I’m a bit delirious after doing this reading: a lot of information and numbers that I don’t quite know what to do with. I am going to do my best to unpack what the guy is trying to say and attempt to find some areas of contention.
The standard interpretation of democratic peace theory holds that countries that are democratic are less likely to go to war against one another. The emphasis in this view is that the political regime type is the cause behind the peace between these countries. Gartzke takes a contradicting view: he thinks that economics and free market capitalism has as much if not more to do with peace among liberal states than the regime type.
I got pretty lost when the author started going through the different “traditions” of liberal peace. In truth, I skimmed the section: I’m not convinced it was even necessary.
The heart of the article is Gartzke’s data and regression tables. His dependent variable is a militarized interstate dispute variable, which essentially measures whether or not two states were in conflict in a given year (1 is coded as conflict, 0 otherwise). He uses Polity IV scores (my Balkan-approved measure) to measure “democracy” among countries. He uses 4 other independent variables: markets, development, and interest similarity.

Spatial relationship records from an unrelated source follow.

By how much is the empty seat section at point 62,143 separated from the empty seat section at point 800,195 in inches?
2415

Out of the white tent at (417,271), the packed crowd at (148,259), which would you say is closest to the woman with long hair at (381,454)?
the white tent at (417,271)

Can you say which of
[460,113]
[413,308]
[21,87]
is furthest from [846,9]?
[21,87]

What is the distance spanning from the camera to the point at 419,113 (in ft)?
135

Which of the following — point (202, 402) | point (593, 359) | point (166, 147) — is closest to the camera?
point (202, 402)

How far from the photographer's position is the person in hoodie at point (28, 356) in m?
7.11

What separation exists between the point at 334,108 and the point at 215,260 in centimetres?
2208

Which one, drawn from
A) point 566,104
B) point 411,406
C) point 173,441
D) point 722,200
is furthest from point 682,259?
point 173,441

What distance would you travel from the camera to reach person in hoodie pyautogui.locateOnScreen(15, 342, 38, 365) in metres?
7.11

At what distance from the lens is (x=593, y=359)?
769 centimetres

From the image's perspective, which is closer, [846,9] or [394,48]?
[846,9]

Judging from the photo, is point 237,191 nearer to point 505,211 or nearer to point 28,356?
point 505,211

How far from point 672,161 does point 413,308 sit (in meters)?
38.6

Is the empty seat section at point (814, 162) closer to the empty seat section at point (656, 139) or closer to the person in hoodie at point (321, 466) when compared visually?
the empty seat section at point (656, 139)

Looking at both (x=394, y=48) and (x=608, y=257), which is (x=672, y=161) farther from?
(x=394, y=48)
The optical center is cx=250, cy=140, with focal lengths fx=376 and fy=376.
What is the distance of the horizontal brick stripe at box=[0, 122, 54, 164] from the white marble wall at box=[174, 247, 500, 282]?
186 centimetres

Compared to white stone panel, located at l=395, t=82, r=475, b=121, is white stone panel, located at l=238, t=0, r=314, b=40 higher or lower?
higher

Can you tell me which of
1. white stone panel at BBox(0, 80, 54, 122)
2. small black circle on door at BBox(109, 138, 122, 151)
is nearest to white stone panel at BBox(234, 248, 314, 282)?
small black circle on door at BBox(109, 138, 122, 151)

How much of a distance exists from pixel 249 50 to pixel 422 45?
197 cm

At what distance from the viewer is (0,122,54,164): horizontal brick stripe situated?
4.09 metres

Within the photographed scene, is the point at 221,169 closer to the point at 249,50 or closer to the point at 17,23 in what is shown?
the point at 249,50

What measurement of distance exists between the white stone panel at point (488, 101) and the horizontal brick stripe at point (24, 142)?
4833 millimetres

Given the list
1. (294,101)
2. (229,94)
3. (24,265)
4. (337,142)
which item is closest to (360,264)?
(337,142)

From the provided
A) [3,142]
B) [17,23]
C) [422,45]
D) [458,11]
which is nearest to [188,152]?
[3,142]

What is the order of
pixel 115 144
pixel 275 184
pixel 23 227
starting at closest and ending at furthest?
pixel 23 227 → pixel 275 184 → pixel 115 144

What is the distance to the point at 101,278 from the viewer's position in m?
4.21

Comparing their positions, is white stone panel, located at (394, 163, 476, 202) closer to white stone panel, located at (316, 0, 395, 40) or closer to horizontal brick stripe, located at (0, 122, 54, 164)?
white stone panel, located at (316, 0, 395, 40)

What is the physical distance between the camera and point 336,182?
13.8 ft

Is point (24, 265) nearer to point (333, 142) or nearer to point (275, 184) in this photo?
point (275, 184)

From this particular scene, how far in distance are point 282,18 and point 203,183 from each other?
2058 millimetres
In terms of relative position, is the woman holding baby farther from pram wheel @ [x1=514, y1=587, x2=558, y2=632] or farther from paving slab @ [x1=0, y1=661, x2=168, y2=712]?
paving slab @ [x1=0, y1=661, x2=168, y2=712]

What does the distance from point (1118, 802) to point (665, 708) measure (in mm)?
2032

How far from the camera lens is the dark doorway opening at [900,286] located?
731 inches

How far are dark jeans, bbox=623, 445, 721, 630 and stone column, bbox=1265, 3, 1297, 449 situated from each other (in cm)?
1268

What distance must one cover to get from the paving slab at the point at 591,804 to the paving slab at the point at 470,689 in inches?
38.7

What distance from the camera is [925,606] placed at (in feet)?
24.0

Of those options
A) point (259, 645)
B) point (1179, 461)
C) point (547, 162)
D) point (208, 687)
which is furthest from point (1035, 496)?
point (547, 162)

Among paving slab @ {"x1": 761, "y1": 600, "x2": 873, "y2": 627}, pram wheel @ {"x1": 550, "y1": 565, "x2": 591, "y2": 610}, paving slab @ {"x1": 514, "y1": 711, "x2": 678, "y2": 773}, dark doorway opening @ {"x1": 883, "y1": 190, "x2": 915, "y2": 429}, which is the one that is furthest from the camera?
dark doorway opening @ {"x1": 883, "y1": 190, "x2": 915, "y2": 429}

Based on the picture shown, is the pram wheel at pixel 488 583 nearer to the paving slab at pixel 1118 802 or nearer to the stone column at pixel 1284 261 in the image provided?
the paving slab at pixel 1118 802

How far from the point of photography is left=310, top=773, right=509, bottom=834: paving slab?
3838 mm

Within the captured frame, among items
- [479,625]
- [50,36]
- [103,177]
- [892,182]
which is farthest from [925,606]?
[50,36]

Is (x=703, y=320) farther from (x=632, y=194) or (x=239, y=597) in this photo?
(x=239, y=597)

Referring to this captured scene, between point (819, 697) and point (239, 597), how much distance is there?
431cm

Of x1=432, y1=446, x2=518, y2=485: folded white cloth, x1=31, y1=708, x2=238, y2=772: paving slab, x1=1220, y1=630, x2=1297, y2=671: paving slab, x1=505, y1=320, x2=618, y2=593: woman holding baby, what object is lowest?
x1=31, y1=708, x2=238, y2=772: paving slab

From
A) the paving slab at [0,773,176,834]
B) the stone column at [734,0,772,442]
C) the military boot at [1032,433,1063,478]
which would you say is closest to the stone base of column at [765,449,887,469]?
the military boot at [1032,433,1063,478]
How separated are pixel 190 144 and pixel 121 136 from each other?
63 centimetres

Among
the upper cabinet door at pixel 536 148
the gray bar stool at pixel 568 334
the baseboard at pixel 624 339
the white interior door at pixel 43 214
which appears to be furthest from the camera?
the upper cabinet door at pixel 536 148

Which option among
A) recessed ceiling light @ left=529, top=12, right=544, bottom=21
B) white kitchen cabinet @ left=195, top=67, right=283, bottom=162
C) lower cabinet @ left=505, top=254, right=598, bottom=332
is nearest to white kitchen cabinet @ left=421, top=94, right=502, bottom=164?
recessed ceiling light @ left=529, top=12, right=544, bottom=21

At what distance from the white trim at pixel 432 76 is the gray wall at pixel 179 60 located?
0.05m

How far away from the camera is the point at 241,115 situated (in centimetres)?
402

The results are expected: two states that are democratic are less likely to fight each other. From here, more liberal economic variables are added to the regression. The effect of development on disputes is not statistically significant, which means it is not a huge determinant of whether or not a country in going to go to war with another. States with similar interests (based on UN voting) are less likely to go to war with one another.
So… how is Gartzke really going against democratic peace theory if every successive regression he ran was one which included democracy as an independent variable? I need to go over this in class before I really make a claim against what he is trying to do.